Document segment:

= = = = =

THE Church of England is to help set up a city academy specialising in the construction industry.

It is to put pound;1 million into the project, which will combine a Christian ethos with a curriculum that includes building, surveying and technology.

Education Secretary Estelle Morris will be sent proposals within the next couple of months and church leaders hope the 1,000-place academy will open in 2004.

The new secondary school is planned for east Leeds and will also be sponsored by Intercity, a property developer. The Liverpool company has no links with the church.

Ian MacKenzie, education director of the diocese of Ripon and Leeds, said the academy would be entirely compatible with the Government’s policy of promoting vocational qualifications.

“Intercity wants to assist in the regeneration of the inner city and ensure there is a good supply of young people who are interested in making a career in building.

“We see this as compatible with the Government’s agenda for 14 to 19 and we are delighted to assist with it. Our job is to influence the ethos of the place.”

The plan for the academy for 11 to 18-year-olds has yet to get Government backing but it has won the support of city councillors in Leeds.

The Construction Industry Training Board estimates that 370,000 new recruits are required by 2005. No doubt St Vincent Ferrer, the patron saint of builders, would approve of the Leeds plan.

= = = = =

Given entries:
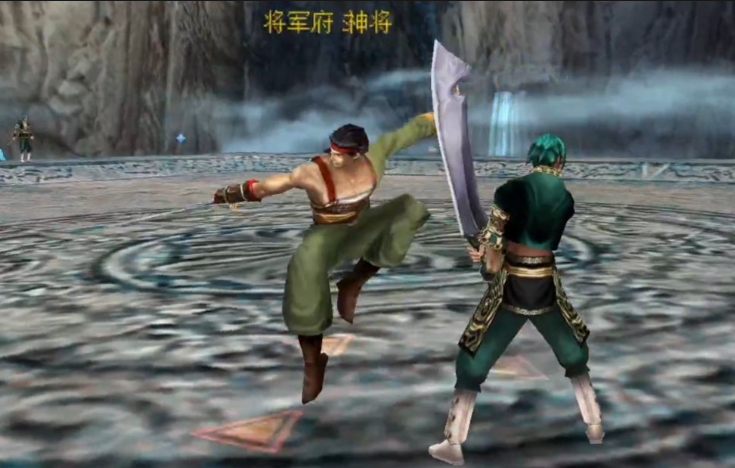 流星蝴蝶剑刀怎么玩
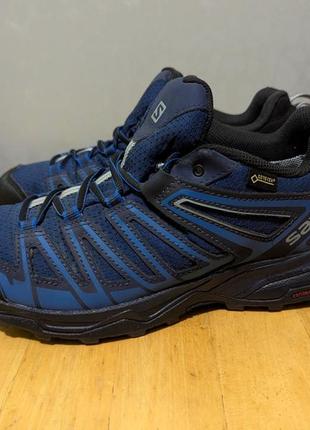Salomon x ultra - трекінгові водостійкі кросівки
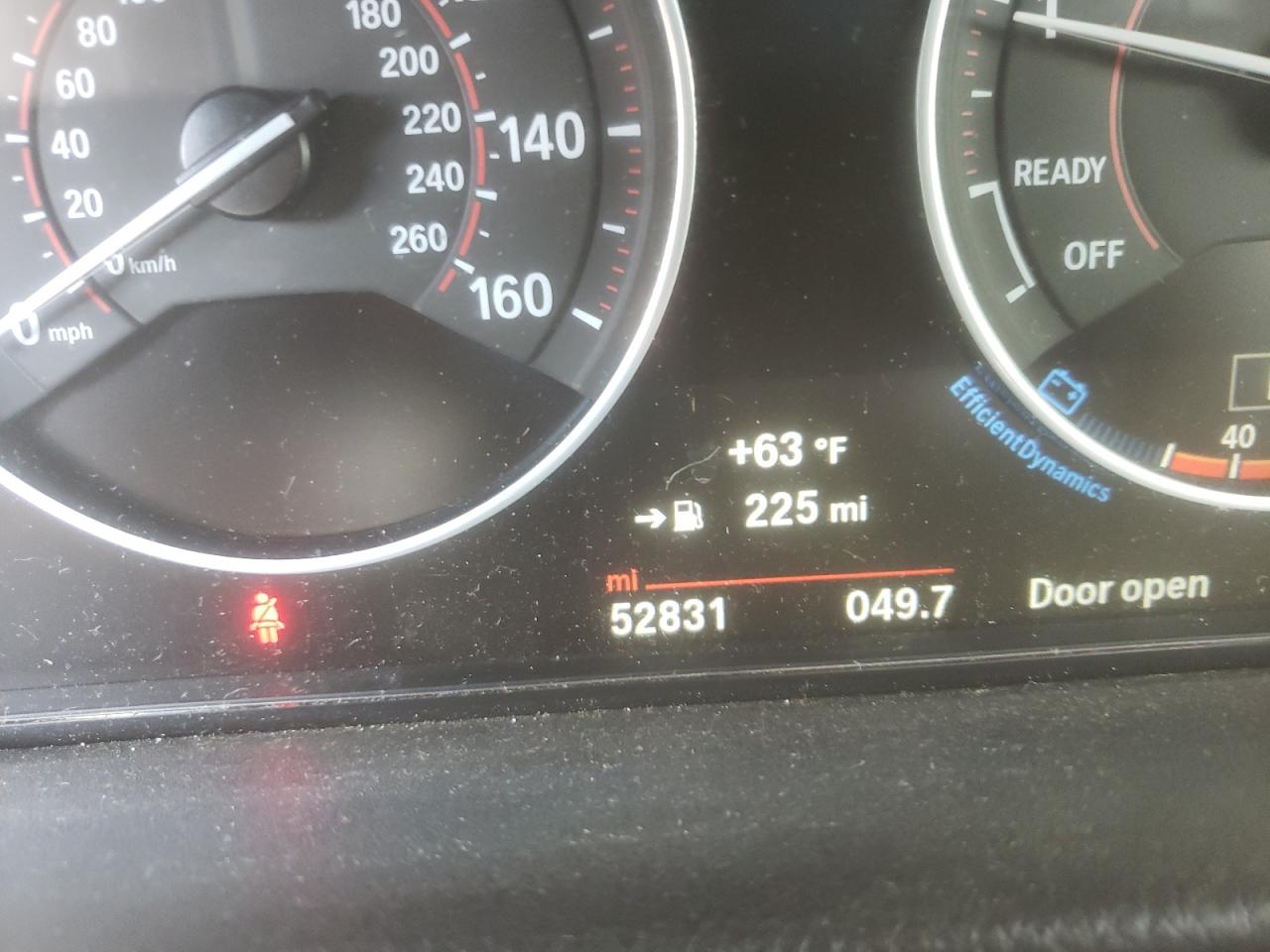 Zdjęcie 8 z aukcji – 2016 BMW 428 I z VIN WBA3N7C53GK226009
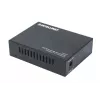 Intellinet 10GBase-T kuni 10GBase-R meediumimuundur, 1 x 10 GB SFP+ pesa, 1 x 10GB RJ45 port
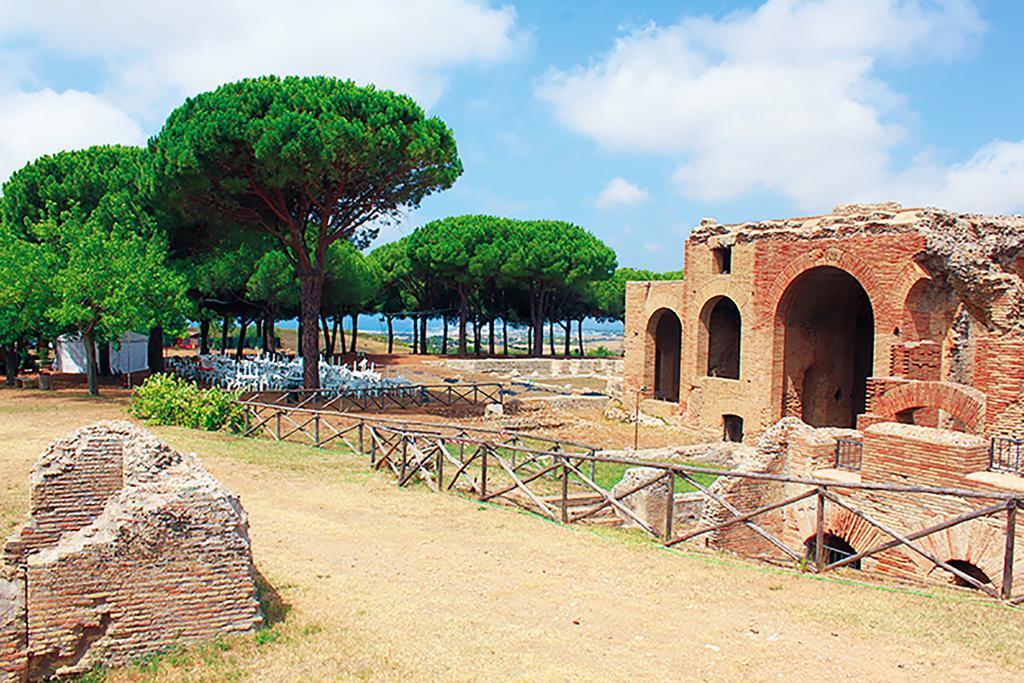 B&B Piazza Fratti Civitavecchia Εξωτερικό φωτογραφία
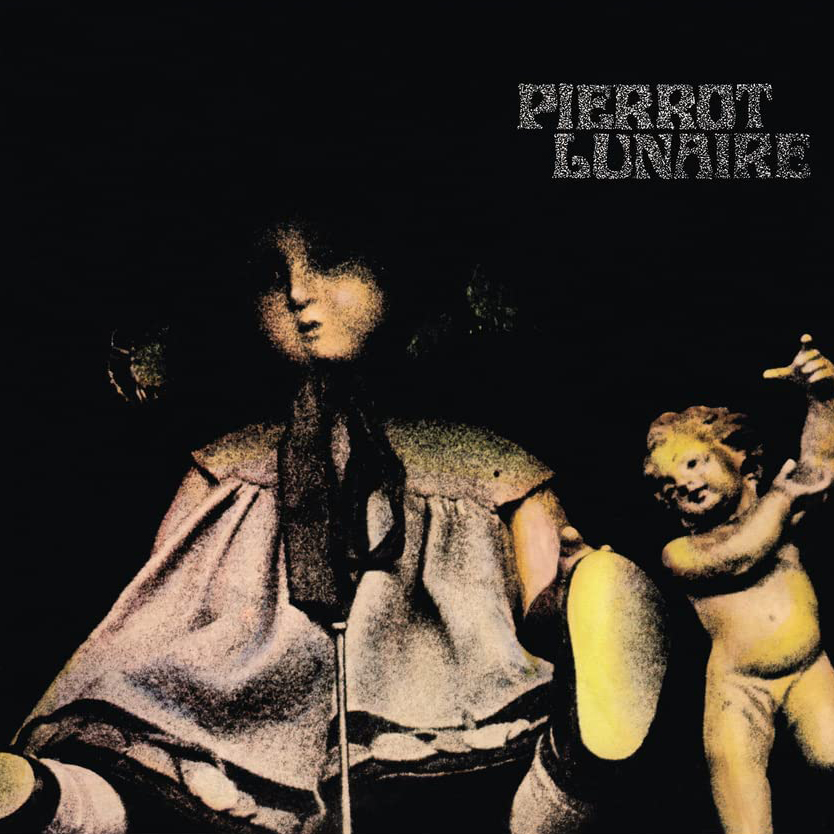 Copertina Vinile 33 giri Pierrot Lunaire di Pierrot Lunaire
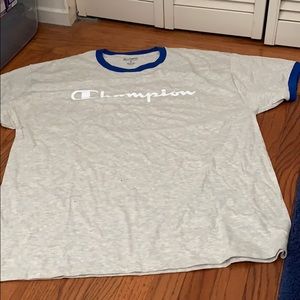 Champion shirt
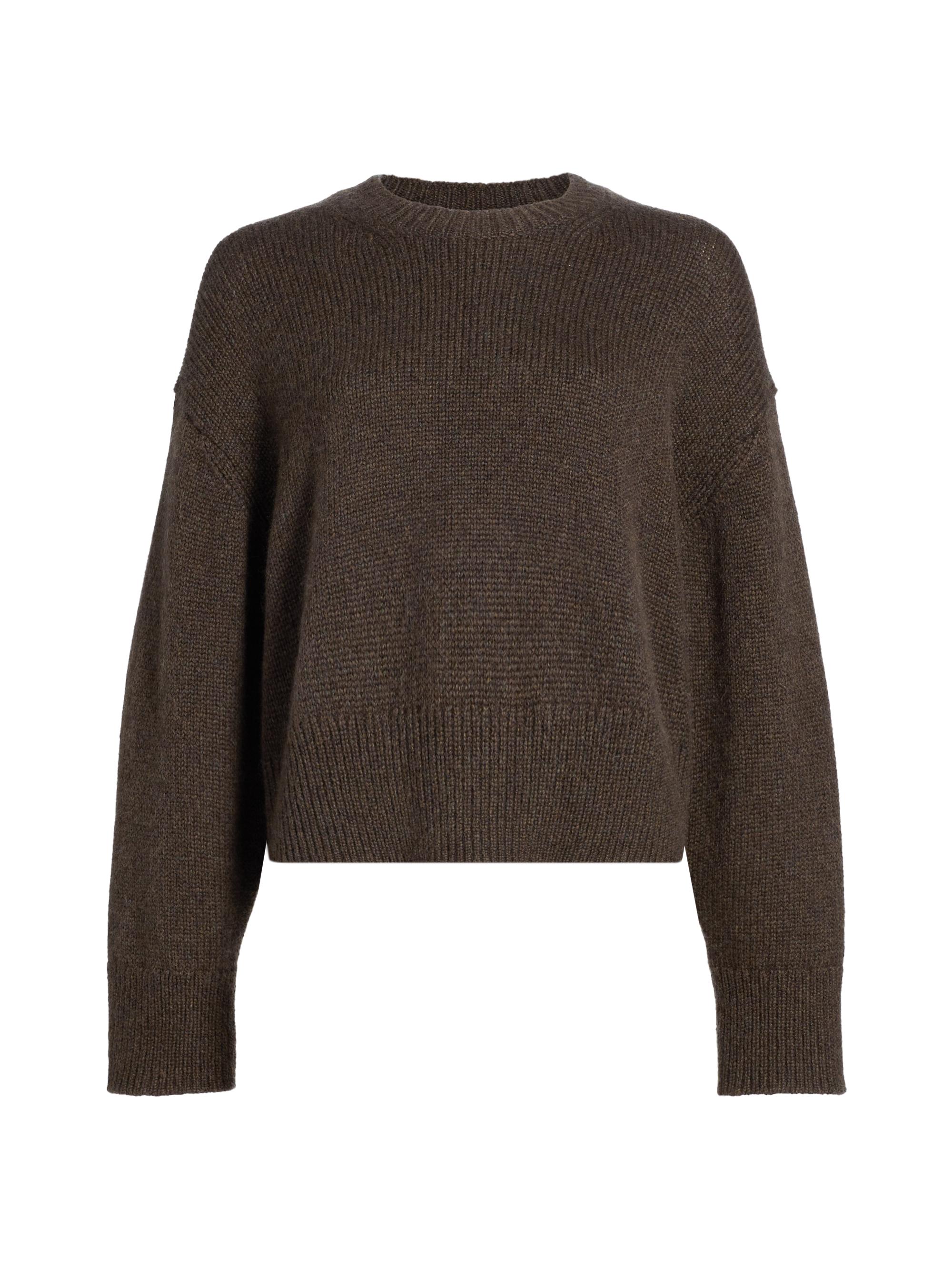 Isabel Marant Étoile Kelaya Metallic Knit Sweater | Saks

= = = = =

Check your understanding:
(1) According to the article about the planned Leeds academy, in what year do church leaders hope it will open?
(2) Name every subject the article about the planned Leeds academy says its curriculum includes.
(3) Pick up the article about the planned Leeds academy after its last sentence and carry it on.
The records have no connection to the article about the Leeds academy.

Results by task:
(1) 2004

(2) Building, surveying and technology.

(3)
Details emerged as education minister Stephen Timms said that too many young people are being required to do things at school which are not relevant to them.

“As a result they become fed-up and disillusioned and opt out,” he told the Society of Education Officers’ winter conference in Manchester last week.

With thousands of students due to start vocational GCSE courses in September, Mr Timms said there needed to be a change in attitude to the new qualifications.

A Green Paper on government plans to reform 14 to 19 education and training is due to go out to consultation later this month, opening up debate on how to increase choice at 14 and break down prejudices.

At its heart will be an overarching diploma or English baccalaureate with three strands: core subjects of English, maths and IT; other subjects and extra-curricular activities such as voluntary work.

Mr Timms told the SEO: “It is going to be very important when we identify vocational pathways that there are routes into higher education.

“The problem has been since the war that we have taken a dim view as a society on vocational qualifications. We shouldn’t.”